_WHAT YOU SHOULD DO_:
Could you copy every one of the items below word for word, keeping each line unchanged?

_RECORDS SHOWN_:
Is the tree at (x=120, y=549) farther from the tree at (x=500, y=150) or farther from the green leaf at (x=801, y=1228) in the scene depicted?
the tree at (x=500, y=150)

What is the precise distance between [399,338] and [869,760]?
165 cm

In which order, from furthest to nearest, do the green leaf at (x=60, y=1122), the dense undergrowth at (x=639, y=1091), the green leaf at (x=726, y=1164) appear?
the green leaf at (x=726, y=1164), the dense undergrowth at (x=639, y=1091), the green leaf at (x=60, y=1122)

_SOLUTION TO THIS PROBLEM_:
Is the tree at (x=120, y=549) farther from the tree at (x=500, y=150) or farther from the green leaf at (x=801, y=1228) in the scene depicted?
the tree at (x=500, y=150)

What is the precise distance between [399,338] and [869,760]?
165 cm

In which order, from furthest to nearest, do the green leaf at (x=60, y=1122), the dense undergrowth at (x=639, y=1091), the green leaf at (x=726, y=1164) appear?
the green leaf at (x=726, y=1164), the dense undergrowth at (x=639, y=1091), the green leaf at (x=60, y=1122)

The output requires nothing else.